Shoulder pain can be due to tendon inflammation (tendonitis), impingement of the rotator cuff tendons (subacromial shoulder pain), arthritis in the joint itself, a tear in the labrum of the joint, inflammation of the bursa (bursitis), or instability in the AC joint to name a few. A tear in one of the rotator cuff muscles can be due to trauma or degeneration over time. Another diagnosis is adhesive capsulitis, which is a self-limiting process of inflammation and stiffness at the shoulder joint.
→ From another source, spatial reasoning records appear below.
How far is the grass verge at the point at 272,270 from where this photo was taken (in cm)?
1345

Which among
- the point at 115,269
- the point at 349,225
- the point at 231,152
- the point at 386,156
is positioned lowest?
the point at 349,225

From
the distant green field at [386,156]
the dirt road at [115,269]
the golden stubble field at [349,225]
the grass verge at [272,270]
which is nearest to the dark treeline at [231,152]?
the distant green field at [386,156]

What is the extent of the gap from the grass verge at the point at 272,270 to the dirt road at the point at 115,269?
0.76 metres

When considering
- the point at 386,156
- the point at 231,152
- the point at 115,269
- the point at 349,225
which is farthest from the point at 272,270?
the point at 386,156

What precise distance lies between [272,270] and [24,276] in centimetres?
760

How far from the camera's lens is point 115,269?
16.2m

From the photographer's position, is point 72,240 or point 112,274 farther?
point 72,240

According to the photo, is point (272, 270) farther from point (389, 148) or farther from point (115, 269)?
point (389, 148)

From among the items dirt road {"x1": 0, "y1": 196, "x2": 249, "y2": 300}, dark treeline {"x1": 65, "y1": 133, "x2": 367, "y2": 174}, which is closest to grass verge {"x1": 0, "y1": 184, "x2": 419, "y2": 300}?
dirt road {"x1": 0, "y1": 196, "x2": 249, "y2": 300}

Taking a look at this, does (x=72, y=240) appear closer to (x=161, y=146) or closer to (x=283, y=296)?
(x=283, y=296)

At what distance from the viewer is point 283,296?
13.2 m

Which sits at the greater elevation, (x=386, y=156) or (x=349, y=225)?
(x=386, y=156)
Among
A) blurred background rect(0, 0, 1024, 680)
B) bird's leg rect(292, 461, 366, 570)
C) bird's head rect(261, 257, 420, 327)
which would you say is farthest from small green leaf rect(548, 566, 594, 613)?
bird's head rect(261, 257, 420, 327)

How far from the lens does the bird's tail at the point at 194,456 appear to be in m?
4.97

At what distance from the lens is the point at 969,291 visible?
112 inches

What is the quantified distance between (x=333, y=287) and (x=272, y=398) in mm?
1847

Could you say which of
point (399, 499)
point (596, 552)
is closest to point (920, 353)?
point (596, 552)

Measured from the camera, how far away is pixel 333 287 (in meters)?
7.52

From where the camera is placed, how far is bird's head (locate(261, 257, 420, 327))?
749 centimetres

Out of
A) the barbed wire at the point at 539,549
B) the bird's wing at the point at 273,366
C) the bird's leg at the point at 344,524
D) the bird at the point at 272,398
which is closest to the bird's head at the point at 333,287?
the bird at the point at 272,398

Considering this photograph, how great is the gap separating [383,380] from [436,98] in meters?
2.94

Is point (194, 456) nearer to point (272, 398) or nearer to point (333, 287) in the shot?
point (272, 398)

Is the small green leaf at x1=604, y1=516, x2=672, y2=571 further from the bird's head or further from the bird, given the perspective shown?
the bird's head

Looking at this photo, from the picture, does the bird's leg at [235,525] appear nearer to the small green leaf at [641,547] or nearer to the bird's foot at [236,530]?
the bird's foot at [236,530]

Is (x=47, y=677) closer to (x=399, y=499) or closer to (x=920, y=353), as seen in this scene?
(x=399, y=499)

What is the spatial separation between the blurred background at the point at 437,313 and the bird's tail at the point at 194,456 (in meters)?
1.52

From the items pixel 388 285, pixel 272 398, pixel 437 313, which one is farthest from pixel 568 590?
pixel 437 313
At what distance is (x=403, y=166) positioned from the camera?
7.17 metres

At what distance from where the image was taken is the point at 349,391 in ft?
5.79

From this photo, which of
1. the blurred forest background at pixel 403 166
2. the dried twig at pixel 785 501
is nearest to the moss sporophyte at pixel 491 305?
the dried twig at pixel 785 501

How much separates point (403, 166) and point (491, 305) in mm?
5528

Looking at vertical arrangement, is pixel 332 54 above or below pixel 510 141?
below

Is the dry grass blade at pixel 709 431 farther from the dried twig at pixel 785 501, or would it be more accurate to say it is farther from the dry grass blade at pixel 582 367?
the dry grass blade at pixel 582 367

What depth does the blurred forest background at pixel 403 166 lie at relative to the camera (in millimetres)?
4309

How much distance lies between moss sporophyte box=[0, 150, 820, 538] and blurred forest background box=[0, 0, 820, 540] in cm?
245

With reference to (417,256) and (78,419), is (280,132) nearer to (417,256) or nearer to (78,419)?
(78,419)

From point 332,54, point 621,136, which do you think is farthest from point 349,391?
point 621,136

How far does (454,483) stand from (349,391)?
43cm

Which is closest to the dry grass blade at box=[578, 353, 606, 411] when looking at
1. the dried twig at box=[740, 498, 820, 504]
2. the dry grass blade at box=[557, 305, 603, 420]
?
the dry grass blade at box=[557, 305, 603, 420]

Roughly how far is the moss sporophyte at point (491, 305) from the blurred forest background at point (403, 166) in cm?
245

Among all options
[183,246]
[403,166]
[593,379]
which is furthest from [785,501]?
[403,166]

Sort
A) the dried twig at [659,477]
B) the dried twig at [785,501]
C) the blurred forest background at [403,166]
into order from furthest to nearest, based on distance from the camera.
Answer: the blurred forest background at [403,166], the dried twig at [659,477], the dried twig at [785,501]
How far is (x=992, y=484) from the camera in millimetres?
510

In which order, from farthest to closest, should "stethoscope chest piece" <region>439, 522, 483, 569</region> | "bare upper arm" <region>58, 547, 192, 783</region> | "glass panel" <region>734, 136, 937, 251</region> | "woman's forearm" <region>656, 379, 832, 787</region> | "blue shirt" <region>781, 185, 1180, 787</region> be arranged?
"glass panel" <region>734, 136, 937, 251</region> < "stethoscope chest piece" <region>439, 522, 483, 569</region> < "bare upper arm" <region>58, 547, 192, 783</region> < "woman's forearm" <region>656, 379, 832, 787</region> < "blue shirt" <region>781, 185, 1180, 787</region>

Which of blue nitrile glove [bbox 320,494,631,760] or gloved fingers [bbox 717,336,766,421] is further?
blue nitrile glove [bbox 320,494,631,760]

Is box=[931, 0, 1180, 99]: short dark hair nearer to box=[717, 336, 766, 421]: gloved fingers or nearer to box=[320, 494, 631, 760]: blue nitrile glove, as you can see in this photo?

Shoulder pain can also originate from the neck in some cases.
When examining shoulder pain, it is important to examine the entire shoulder complex. This includes assessing not only how the ball and socket joint moves, but the scapula and collar bone as well. The neck and mid-back also need to be examined for any potential impairments. The physical therapist will begin with a comprehensive exam of all of these areas to identify the source of the shoulder pain. Treatment consists of soft tissue mobilization, joint mobilizations, and corrective exercise to support the shoulder complex.
There is ample evidence that physical therapy interventions can help reduce shoulder pain and improve overall function. According to the Journal of Orthopaedic & Sports Physical Therapy, an article examined nonsurgical treatments for subacromial shoulder pain and found that exercise reduced pain and improved mobility in patients with subacromial shoulder pain. Manual therapy was also recommended in combination with exercise. Another study found that patients with subacromial shoulder pain who had surgery or physical therapy alone had minimal differences in improvements 3 months up to 2 years following. Physical therapy can be an effective treatment for shoulder pain and improve functional mobility.